◆ **SUPPLIED DATA**
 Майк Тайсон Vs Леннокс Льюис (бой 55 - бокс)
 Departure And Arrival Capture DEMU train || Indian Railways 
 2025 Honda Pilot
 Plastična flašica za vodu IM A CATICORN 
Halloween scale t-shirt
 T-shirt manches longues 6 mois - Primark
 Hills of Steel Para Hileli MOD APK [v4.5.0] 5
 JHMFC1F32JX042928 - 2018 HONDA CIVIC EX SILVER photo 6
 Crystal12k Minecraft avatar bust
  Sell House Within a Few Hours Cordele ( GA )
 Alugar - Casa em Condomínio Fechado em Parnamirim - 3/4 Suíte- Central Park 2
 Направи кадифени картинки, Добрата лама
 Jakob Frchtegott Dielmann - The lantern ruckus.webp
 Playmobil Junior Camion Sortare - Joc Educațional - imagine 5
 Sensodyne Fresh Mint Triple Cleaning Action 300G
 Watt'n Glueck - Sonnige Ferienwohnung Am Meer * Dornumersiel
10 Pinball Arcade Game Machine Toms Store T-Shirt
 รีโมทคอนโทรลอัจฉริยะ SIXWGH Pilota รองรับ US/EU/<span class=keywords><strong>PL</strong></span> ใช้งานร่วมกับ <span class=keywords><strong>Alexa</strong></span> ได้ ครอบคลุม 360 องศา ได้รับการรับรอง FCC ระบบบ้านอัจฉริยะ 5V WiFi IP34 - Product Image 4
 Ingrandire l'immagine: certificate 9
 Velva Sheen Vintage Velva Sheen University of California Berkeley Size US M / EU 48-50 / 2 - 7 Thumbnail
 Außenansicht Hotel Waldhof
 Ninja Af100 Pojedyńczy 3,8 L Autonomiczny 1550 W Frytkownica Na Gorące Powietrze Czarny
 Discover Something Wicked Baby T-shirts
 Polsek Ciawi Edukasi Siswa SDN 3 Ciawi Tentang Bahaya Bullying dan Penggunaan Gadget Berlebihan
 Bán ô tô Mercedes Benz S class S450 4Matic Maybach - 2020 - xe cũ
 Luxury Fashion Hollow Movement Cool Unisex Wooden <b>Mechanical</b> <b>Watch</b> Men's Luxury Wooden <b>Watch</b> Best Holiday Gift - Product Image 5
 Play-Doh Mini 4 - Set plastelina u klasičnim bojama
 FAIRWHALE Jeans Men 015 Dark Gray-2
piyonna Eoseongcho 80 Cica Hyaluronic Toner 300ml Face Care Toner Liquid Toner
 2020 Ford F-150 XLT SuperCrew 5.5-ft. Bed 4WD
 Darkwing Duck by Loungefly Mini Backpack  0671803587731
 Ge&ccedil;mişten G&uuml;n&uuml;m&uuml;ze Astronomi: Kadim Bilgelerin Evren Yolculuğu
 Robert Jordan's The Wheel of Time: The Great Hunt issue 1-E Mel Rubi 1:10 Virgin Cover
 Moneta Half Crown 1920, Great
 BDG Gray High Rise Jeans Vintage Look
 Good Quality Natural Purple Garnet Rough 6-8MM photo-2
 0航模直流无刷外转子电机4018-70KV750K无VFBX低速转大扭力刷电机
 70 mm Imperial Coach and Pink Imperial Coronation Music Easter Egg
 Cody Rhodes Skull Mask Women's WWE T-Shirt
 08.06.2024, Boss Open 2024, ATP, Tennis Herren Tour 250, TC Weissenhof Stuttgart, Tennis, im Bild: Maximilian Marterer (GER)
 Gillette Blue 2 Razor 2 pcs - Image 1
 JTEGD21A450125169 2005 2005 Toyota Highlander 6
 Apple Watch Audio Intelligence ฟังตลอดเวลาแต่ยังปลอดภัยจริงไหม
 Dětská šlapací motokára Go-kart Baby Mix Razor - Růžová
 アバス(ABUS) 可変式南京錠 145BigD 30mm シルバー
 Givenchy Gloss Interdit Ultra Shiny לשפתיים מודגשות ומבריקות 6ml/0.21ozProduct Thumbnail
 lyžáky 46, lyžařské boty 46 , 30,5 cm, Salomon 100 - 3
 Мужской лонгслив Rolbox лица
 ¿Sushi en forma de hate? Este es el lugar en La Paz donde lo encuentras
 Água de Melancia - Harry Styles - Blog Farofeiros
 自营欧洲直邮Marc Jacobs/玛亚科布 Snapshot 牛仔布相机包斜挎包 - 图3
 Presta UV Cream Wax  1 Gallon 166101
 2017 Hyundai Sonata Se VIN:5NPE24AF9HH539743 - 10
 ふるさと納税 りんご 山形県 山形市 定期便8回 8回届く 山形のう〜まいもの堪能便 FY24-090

◆ **DESCRIPTION OF THE TASK**
Reproduce every one of the items above word for word, one per line and in the same order.

◆ **EXERCISE SOLUTION**
 Майк Тайсон Vs Леннокс Льюис (бой 55 - бокс)
 Departure And Arrival Capture DEMU train || Indian Railways 
 2025 Honda Pilot
 Plastična flašica za vodu IM A CATICORN 
Halloween scale t-shirt
 T-shirt manches longues 6 mois - Primark
 Hills of Steel Para Hileli MOD APK [v4.5.0] 5
 JHMFC1F32JX042928 - 2018 HONDA CIVIC EX SILVER photo 6
 Crystal12k Minecraft avatar bust
  Sell House Within a Few Hours Cordele ( GA )
 Alugar - Casa em Condomínio Fechado em Parnamirim - 3/4 Suíte- Central Park 2
 Направи кадифени картинки, Добрата лама
 Jakob Frchtegott Dielmann - The lantern ruckus.webp
 Playmobil Junior Camion Sortare - Joc Educațional - imagine 5
 Sensodyne Fresh Mint Triple Cleaning Action 300G
 Watt'n Glueck - Sonnige Ferienwohnung Am Meer * Dornumersiel
10 Pinball Arcade Game Machine Toms Store T-Shirt
 รีโมทคอนโทรลอัจฉริยะ SIXWGH Pilota รองรับ US/EU/<span class=keywords><strong>PL</strong></span> ใช้งานร่วมกับ <span class=keywords><strong>Alexa</strong></span> ได้ ครอบคลุม 360 องศา ได้รับการรับรอง FCC ระบบบ้านอัจฉริยะ 5V WiFi IP34 - Product Image 4
 Ingrandire l'immagine: certificate 9
 Velva Sheen Vintage Velva Sheen University of California Berkeley Size US M / EU 48-50 / 2 - 7 Thumbnail
 Außenansicht Hotel Waldhof
 Ninja Af100 Pojedyńczy 3,8 L Autonomiczny 1550 W Frytkownica Na Gorące Powietrze Czarny
 Discover Something Wicked Baby T-shirts
 Polsek Ciawi Edukasi Siswa SDN 3 Ciawi Tentang Bahaya Bullying dan Penggunaan Gadget Berlebihan
 Bán ô tô Mercedes Benz S class S450 4Matic Maybach - 2020 - xe cũ
 Luxury Fashion Hollow Movement Cool Unisex Wooden <b>Mechanical</b> <b>Watch</b> Men's Luxury Wooden <b>Watch</b> Best Holiday Gift - Product Image 5
 Play-Doh Mini 4 - Set plastelina u klasičnim bojama
 FAIRWHALE Jeans Men 015 Dark Gray-2
piyonna Eoseongcho 80 Cica Hyaluronic Toner 300ml Face Care Toner Liquid Toner
 2020 Ford F-150 XLT SuperCrew 5.5-ft. Bed 4WD
 Darkwing Duck by Loungefly Mini Backpack  0671803587731
 Ge&ccedil;mişten G&uuml;n&uuml;m&uuml;ze Astronomi: Kadim Bilgelerin Evren Yolculuğu
 Robert Jordan's The Wheel of Time: The Great Hunt issue 1-E Mel Rubi 1:10 Virgin Cover
 Moneta Half Crown 1920, Great
 BDG Gray High Rise Jeans Vintage Look
 Good Quality Natural Purple Garnet Rough 6-8MM photo-2
 0航模直流无刷外转子电机4018-70KV750K无VFBX低速转大扭力刷电机
 70 mm Imperial Coach and Pink Imperial Coronation Music Easter Egg
 Cody Rhodes Skull Mask Women's WWE T-Shirt
 08.06.2024, Boss Open 2024, ATP, Tennis Herren Tour 250, TC Weissenhof Stuttgart, Tennis, im Bild: Maximilian Marterer (GER)
 Gillette Blue 2 Razor 2 pcs - Image 1
 JTEGD21A450125169 2005 2005 Toyota Highlander 6
 Apple Watch Audio Intelligence ฟังตลอดเวลาแต่ยังปลอดภัยจริงไหม
 Dětská šlapací motokára Go-kart Baby Mix Razor - Růžová
 アバス(ABUS) 可変式南京錠 145BigD 30mm シルバー
 Givenchy Gloss Interdit Ultra Shiny לשפתיים מודגשות ומבריקות 6ml/0.21ozProduct Thumbnail
 lyžáky 46, lyžařské boty 46 , 30,5 cm, Salomon 100 - 3
 Мужской лонгслив Rolbox лица
 ¿Sushi en forma de hate? Este es el lugar en La Paz donde lo encuentras
 Água de Melancia - Harry Styles - Blog Farofeiros
 自营欧洲直邮Marc Jacobs/玛亚科布 Snapshot 牛仔布相机包斜挎包 - 图3
 Presta UV Cream Wax  1 Gallon 166101
 2017 Hyundai Sonata Se VIN:5NPE24AF9HH539743 - 10
 ふるさと納税 りんご 山形県 山形市 定期便8回 8回届く 山形のう〜まいもの堪能便 FY24-090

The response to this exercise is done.